## Work required
Exactly reproduce the lines beginning with the line that includes "What is the distance between" and ending with the last line of the data.

==== Given data

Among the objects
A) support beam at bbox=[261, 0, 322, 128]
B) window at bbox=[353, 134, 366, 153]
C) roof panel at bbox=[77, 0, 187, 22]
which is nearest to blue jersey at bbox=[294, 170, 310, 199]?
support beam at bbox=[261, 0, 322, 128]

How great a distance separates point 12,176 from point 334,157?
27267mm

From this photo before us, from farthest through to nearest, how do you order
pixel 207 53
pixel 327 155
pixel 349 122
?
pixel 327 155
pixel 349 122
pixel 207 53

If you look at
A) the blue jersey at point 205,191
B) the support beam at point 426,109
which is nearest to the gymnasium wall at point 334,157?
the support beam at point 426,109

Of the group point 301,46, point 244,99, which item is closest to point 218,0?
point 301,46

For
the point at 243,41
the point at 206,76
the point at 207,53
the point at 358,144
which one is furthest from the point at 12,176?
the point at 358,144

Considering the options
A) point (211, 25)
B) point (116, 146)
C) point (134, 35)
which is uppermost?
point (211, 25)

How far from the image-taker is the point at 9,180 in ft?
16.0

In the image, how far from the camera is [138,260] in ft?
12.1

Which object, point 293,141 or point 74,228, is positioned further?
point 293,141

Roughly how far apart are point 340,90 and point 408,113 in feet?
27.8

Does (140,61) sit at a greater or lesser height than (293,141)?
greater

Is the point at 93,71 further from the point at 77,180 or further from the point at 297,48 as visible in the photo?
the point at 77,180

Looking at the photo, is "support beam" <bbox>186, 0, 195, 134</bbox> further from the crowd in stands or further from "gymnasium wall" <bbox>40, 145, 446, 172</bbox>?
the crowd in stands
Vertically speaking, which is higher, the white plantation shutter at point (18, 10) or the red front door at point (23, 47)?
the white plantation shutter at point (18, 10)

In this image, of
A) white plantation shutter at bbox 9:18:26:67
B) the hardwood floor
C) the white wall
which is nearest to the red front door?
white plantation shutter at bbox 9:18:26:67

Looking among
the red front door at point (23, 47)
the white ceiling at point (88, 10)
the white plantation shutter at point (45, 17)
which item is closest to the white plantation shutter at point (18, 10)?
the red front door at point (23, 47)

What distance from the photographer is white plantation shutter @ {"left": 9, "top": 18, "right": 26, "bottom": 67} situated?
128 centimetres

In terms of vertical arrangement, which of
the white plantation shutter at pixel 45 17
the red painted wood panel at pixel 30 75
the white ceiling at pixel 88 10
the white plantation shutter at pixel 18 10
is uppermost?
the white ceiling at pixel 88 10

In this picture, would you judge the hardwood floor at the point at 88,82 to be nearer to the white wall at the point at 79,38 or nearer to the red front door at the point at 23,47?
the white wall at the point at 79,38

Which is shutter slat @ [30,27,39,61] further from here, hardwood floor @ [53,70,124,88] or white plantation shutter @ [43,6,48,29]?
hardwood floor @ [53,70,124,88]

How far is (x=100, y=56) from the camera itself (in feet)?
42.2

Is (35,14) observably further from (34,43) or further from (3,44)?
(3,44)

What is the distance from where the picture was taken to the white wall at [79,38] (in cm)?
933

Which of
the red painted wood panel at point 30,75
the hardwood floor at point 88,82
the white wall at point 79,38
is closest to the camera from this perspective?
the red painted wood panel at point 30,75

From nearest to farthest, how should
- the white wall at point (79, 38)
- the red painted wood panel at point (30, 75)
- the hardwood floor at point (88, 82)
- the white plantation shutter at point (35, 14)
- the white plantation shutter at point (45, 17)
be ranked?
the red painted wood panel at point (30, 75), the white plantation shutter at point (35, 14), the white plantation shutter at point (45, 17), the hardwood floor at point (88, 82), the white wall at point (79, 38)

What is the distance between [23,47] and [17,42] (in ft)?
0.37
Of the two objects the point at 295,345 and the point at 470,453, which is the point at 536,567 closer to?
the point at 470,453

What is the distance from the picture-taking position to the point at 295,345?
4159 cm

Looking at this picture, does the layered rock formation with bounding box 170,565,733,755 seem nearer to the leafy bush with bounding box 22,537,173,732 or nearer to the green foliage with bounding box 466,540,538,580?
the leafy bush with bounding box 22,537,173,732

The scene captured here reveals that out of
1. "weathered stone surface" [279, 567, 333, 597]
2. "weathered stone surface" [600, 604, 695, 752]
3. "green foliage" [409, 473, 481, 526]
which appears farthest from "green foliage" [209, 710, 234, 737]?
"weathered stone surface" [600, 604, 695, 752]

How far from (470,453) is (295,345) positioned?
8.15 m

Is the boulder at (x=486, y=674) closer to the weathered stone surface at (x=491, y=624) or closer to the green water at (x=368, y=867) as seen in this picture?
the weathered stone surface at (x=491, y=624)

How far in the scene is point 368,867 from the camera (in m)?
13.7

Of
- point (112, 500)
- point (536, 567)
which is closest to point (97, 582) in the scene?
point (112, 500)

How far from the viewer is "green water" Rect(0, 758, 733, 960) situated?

========

## Result of this exercise
What is the distance between [23,47] and [17,42] (in ft)?
0.37
Of the two objects the point at 295,345 and the point at 470,453, which is the point at 536,567 closer to?
the point at 470,453

What is the distance from the picture-taking position to the point at 295,345?
4159 cm

Looking at this picture, does the layered rock formation with bounding box 170,565,733,755 seem nearer to the leafy bush with bounding box 22,537,173,732 or nearer to the green foliage with bounding box 466,540,538,580?
the leafy bush with bounding box 22,537,173,732

The scene captured here reveals that out of
1. "weathered stone surface" [279, 567, 333, 597]
2. "weathered stone surface" [600, 604, 695, 752]
3. "green foliage" [409, 473, 481, 526]
which appears farthest from "green foliage" [209, 710, 234, 737]?
"weathered stone surface" [600, 604, 695, 752]

How far from (470,453) is (295,345) positioned?
8.15 m

Is the boulder at (x=486, y=674) closer to the weathered stone surface at (x=491, y=624) or closer to the green water at (x=368, y=867) as seen in this picture?
the weathered stone surface at (x=491, y=624)

How far in the scene is point 368,867 from the camera (in m)?
13.7

Of
- point (112, 500)
- point (536, 567)
which is closest to point (97, 582) in the scene?
point (112, 500)

How far from the viewer is "green water" Rect(0, 758, 733, 960) situated?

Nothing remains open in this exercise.